* Document segment
★ ★ ★ ★ ★ ★ ★

But to have the idea of fashion for all confirmed in the vaunted September issues, traditionally the biggest magazine issues of the year (some top 700 pages) and a barometer for the health of the publishing industry, is something else.

“If you’ve felt disenchanted and disenfranchised with some of the directions [fashion] has taken recently, fall redresses that beautifully,” Vogue editor in chief Anna Wintour writes in her letter to readers, highlighting “no-fuss coats,” “cozy-chic sweaters” and “longer, softer skirts” among the kindler, gentler fall trends.

Vogue’s September issue features a radiant Halle Berry, 44, on the cover. Inside, the actress talks about how her infamous car accident in 2000, when she fled the scene, reset her priorities. As part of her sentence, she was ordered to do community service, which was the start of a continuing relationship with L.A.’s Jenesse Center for victims of domestic violence.

The theme of the issue is “turning a negative situation into a positive one,” Wintour says, which is really what the fashion industry as a whole has been doing to try to make it through the recession. She points to the global shopping stimulus event Fashion’s Night Out as an upside to the downturn, and devotes many pages to promoting the joint initiative between her magazine and the Council of Fashion Designers of America, which debuted last year and is planned again for Sept. 10.

But the industry has gotten much more out of the recession than Fashion’s Night Out (a fun evening that happens also to be a major marketing vehicle for Vogue). It has also gotten a reality check. Editors, designers, buyers and casting agents have been forced to come down off their thrones, meet the people and expand the narrow-minded, exclusionary view of fashion.

★ ★ ★ ★ ★ ★ ★

* Given entries
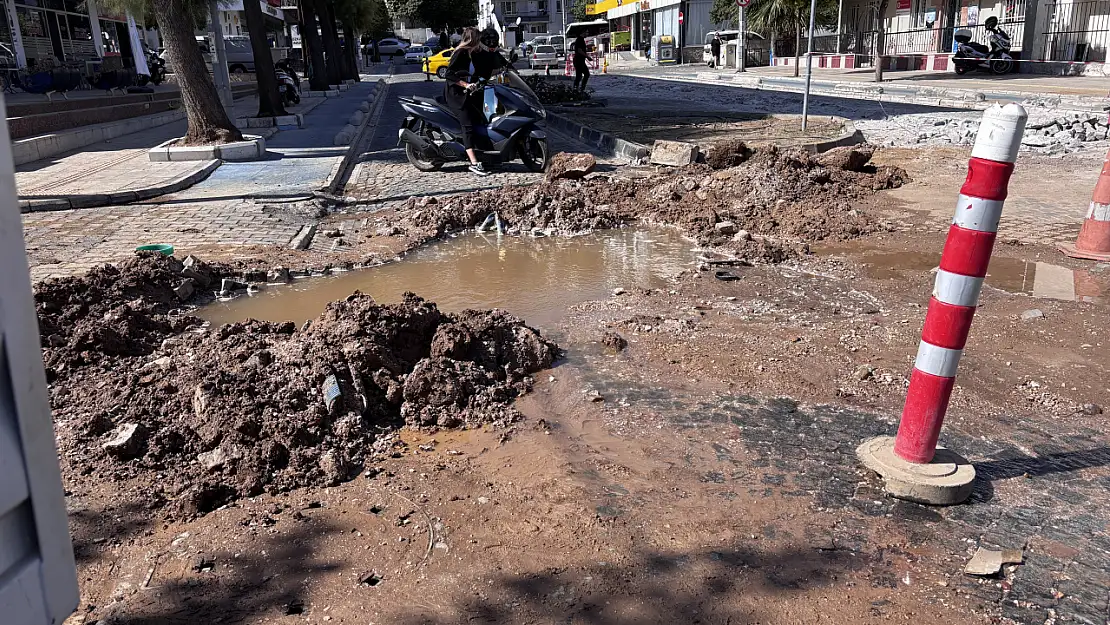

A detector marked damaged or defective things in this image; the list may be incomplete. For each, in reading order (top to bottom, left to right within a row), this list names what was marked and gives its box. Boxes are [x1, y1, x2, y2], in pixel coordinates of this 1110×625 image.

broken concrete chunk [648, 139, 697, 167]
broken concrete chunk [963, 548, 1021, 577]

★ ★ ★ ★ ★ ★ ★

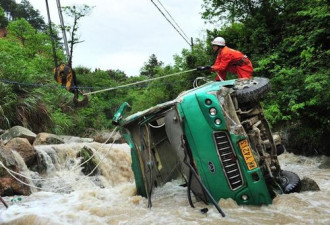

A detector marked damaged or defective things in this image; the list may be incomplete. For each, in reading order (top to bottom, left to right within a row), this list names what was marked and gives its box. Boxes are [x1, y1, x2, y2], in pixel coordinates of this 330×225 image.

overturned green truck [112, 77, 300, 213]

★ ★ ★ ★ ★ ★ ★

* Work order A
From the fashion article, list every group within the fashion industry that it says has been forced to come down off its thrones.
* Work order B
Answer these questions using the fashion article:
(i) How old is Halle Berry, according to the article?
(ii) On what date is Fashion's Night Out planned to take place again?
(iii) What organization began a continuing relationship with Berry through her community service?
* Work order C
Continue the fashion article from its final sentence.

* Exercise result A
Editors, designers, buyers, casting agents

* Exercise result B
(i) 44
(ii) Sept. 10
(iii) L.A.'s Jenesse Center for victims of domestic violence

* Exercise result C
At magazines, there’s evidence that the new approach may be helping ad sales. Twelve out of 15 fashion magazines sold more ads in their September issues this year than they did a year ago, according to the Wall Street Journal.

Vogue’s September issue also has a story about the role that curvy Victoria’s Secret models played on the fall runways at Louis Vuitton and Prada. And though it may not exactly signal that editors and designers are rolling out the welcome mat for plus-sizes just yet — and, yes, Victoria’s Secret models are rounder than most runway models — it’s the start of a new kind of body acceptance.

The bulk of the clothes featured in Vogue’s editorial pages — from Louis Vuitton, Prada and Marc Jacobs — are expensive. But in the more affordable Index section, one piece in particular sticks out — a $168 rose print sheath from White House/Black Market that is used to illustrate fall’s 1950s trend.

The mall chain may have the first lady fashion ambassador to thank for its new chic status too; Obama has been a fan since the campaign. It should also be noted that White House/Black Market is a Vogue advertiser. Still, the placement was enough to make me visit to see what was up. The store looks like Bebe for grown-ups — feminine sometimes to a fault, and a bit cheap-looking.

Harper’s Bazaar (with cover girl Jennifer Aniston, age 41) features a $48 White House/Black Market pendant necklace in its “best under $500” pages, as well as a $46 Chico’s hammered gold link bracelet.

But at Chico’s, at least, there are still some disappointments. My local store won’t have the $199 bronze sequin cardigan from page 308 of Bazaar, or the “Starlight Pizazz bolero,” as Chico’s calls it, until October. But it does have a jungle’s worth of reptile prints, even on jeans. Eek.

“Shopping is officially back,” Bazaar Editor in Chief Glenda Bailey writes in her forward. “There is something for every taste, price and age.” That’s for sure.

Bazaar has stories about the return of the pantsuit and the phenomenon of designers spinning off their own lower-priced collections, including Alexander Wang’s T line of cotton basics, and Ferragamo’s My Ferragamo line of shoes priced from $275 to $350. (Designers are reaching down, mall retailers are reaching up. It’s all about staying in business.)

Elle magazine puts actress Julia Roberts, 42, front and center, shoots her at a Hindu temple in Malibu and dresses her in haute hippie wear.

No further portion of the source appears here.